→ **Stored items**

----

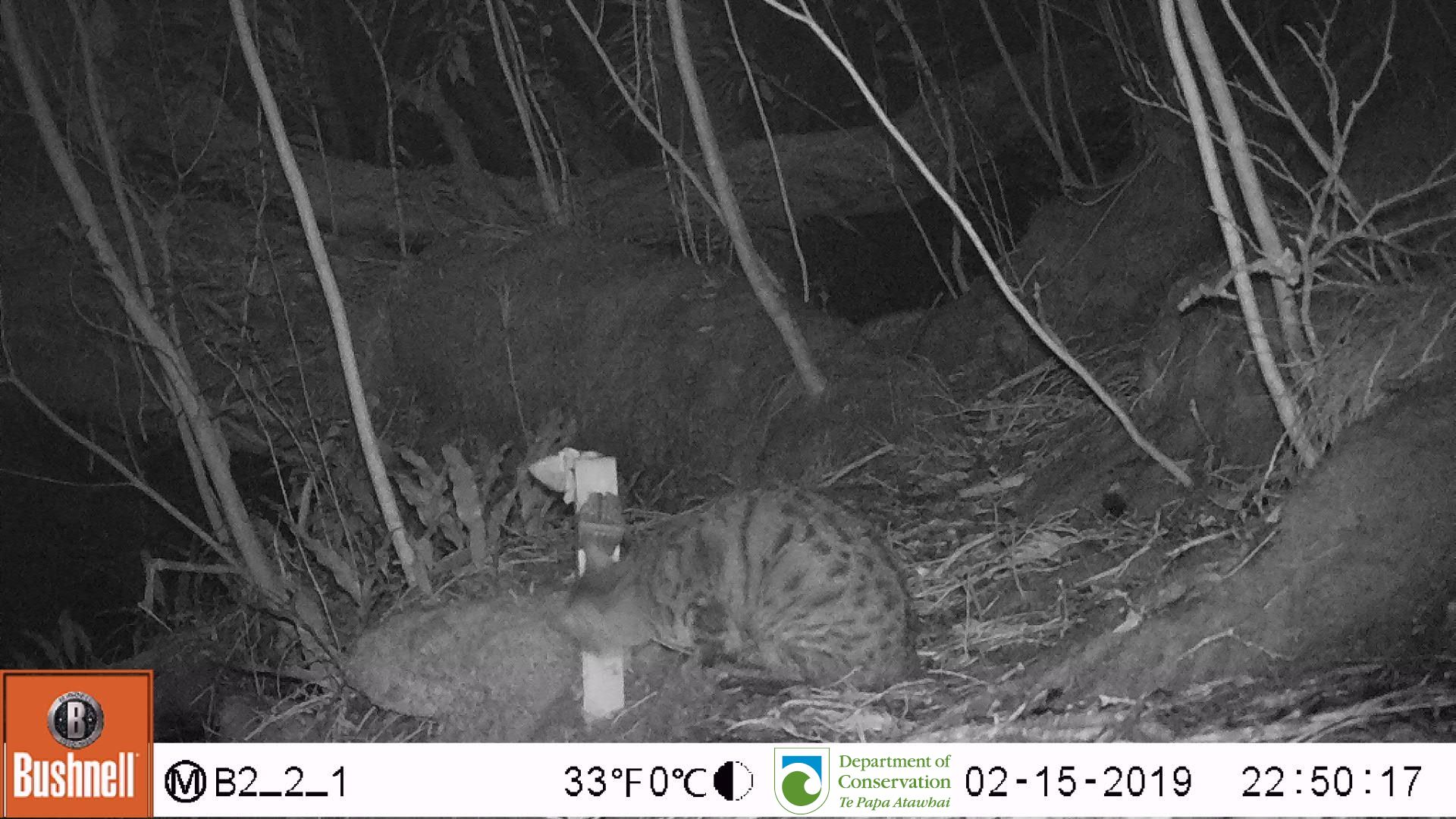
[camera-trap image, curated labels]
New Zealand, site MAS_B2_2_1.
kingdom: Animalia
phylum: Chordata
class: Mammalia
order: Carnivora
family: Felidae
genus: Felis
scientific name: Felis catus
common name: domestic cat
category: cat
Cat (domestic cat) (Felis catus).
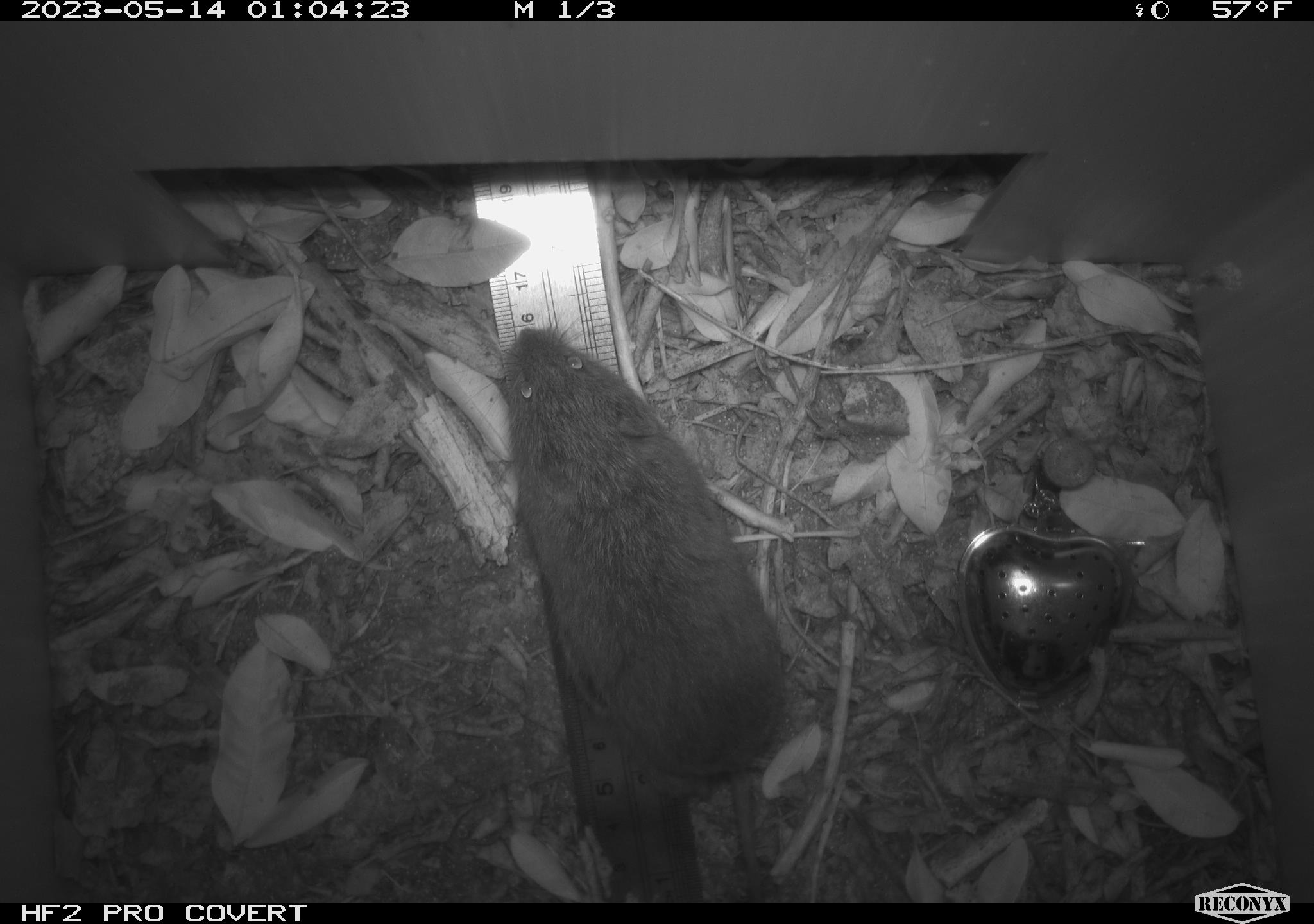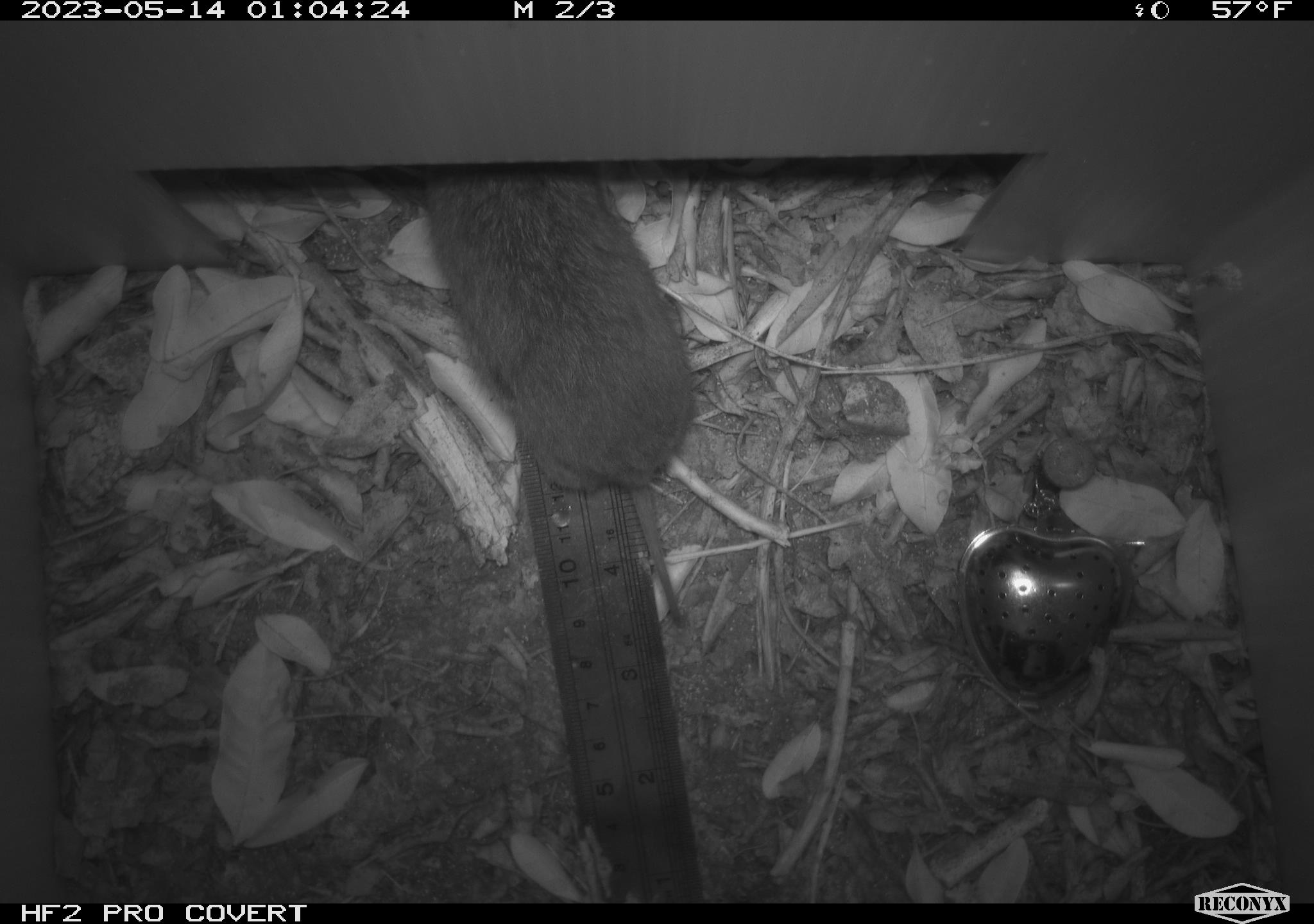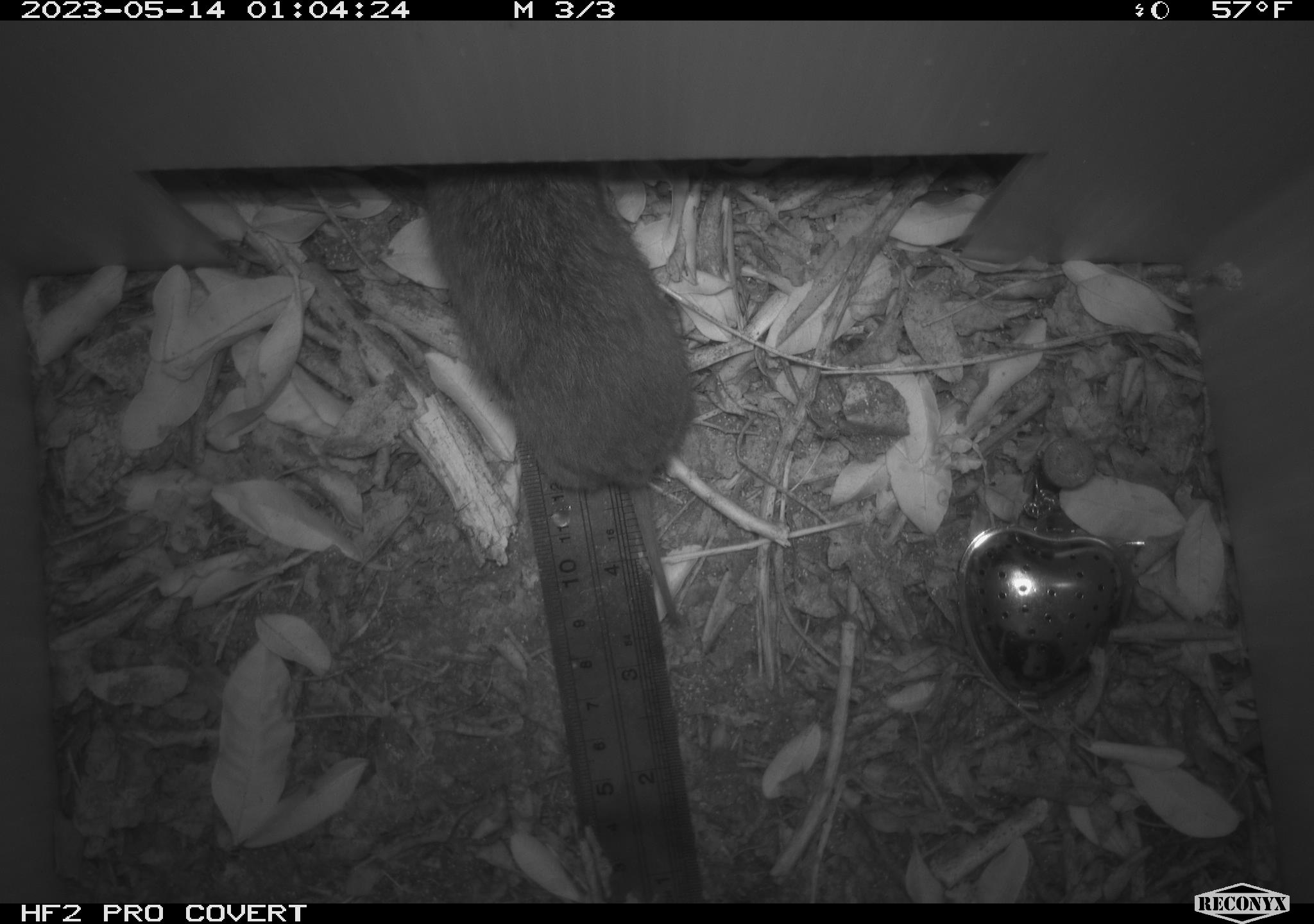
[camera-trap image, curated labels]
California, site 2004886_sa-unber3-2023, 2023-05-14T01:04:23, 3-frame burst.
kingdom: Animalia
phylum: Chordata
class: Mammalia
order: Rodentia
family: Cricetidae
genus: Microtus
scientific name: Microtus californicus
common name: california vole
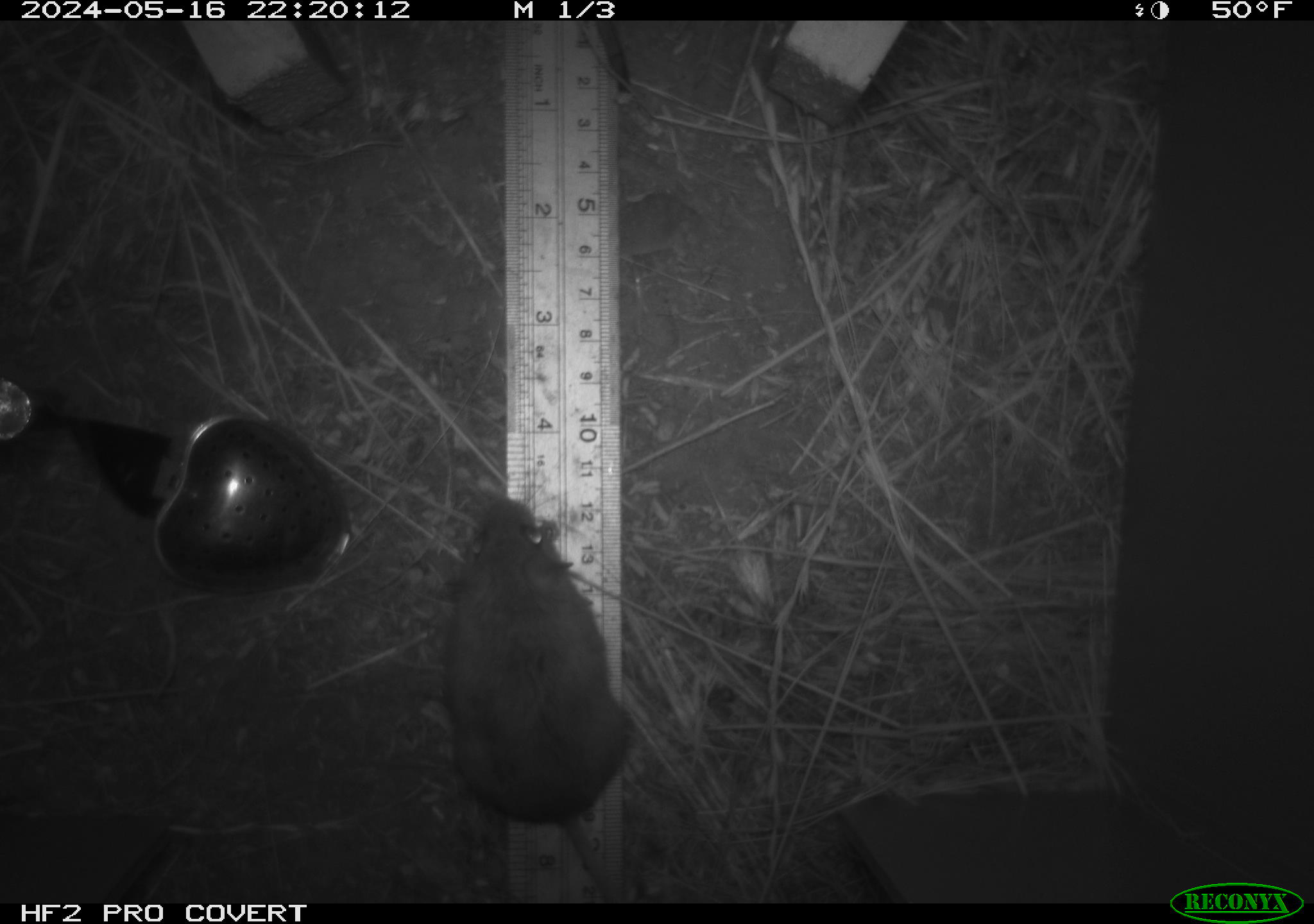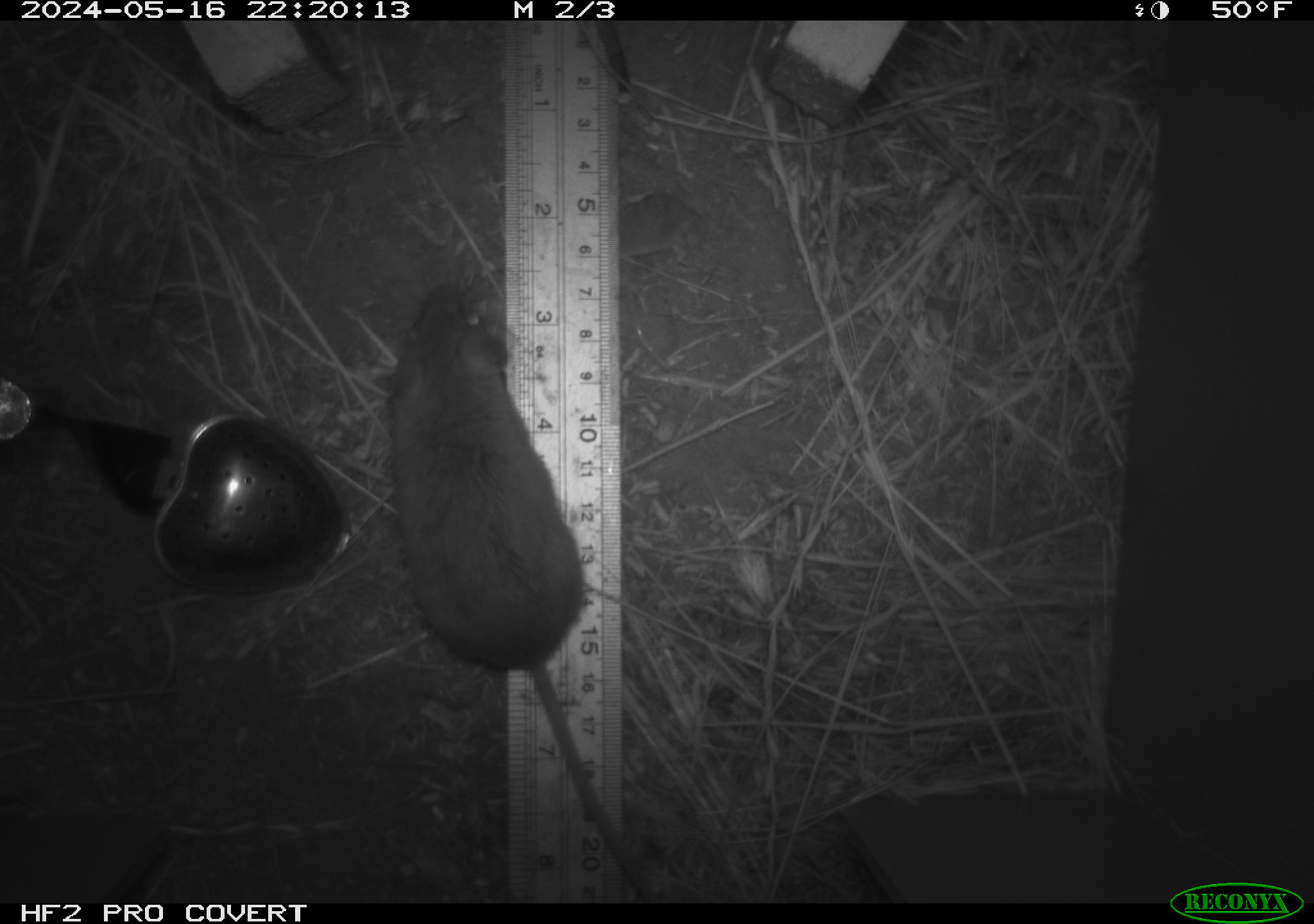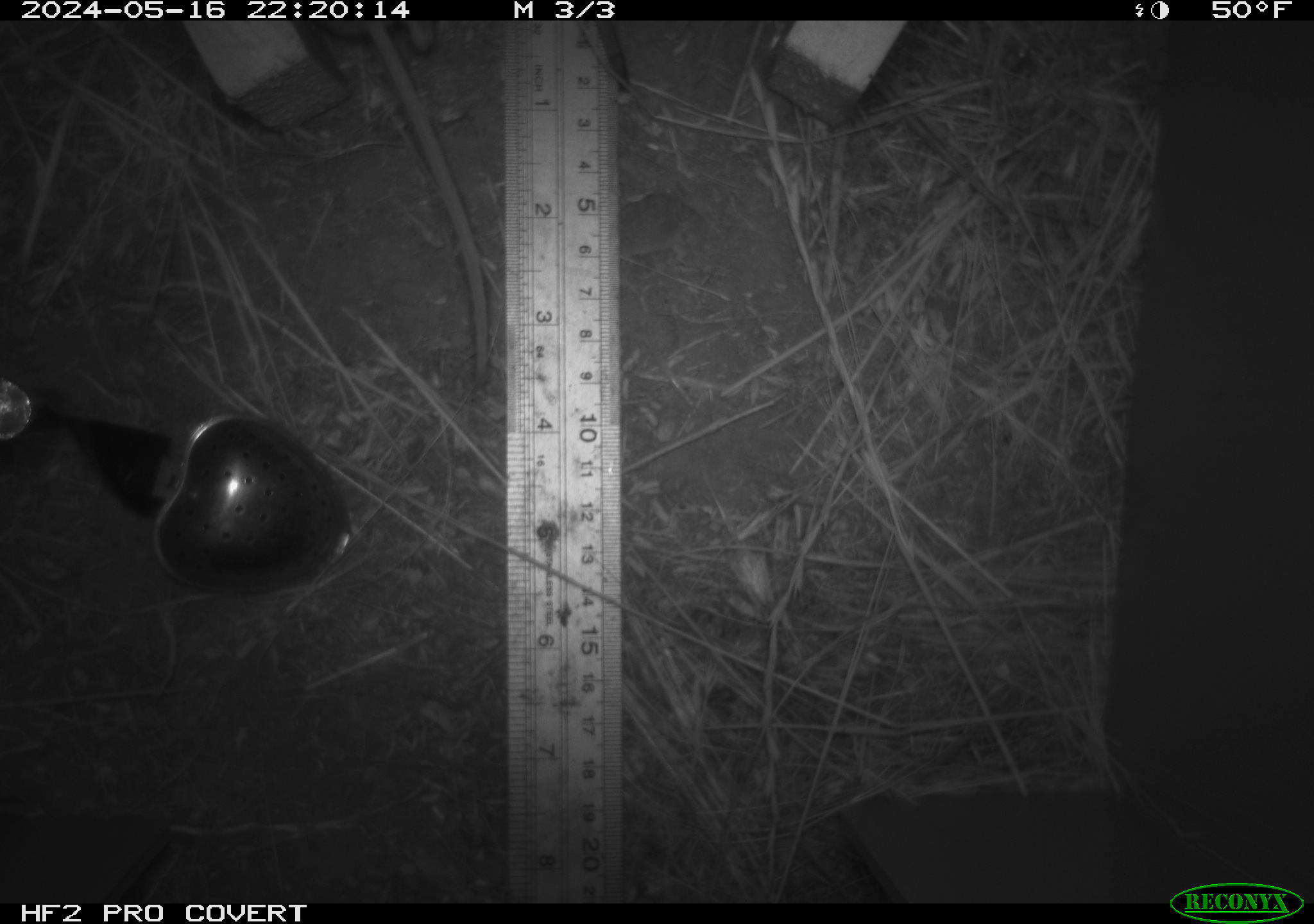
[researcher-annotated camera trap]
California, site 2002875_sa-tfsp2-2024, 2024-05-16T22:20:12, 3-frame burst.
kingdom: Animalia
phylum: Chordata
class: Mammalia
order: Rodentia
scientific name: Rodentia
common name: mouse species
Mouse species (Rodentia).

----

→ **The task**
Nothing but the lines from the line holding "family: Felidae" through the last line of the entries above is to be reproduced, exactly and without pictures.

→ **Answer space**
family: Felidae
genus: Felis
scientific name: Felis catus
common name: domestic cat
category: cat
Cat (domestic cat) (Felis catus).
[camera-trap image, curated labels]
California, site 2004886_sa-unber3-2023, 2023-05-14T01:04:23, 3-frame burst.
kingdom: Animalia
phylum: Chordata
class: Mammalia
order: Rodentia
family: Cricetidae
genus: Microtus
scientific name: Microtus californicus
common name: california vole
[researcher-annotated camera trap]
California, site 2002875_sa-tfsp2-2024, 2024-05-16T22:20:12, 3-frame burst.
kingdom: Animalia
phylum: Chordata
class: Mammalia
order: Rodentia
scientific name: Rodentia
common name: mouse species
Mouse species (Rodentia).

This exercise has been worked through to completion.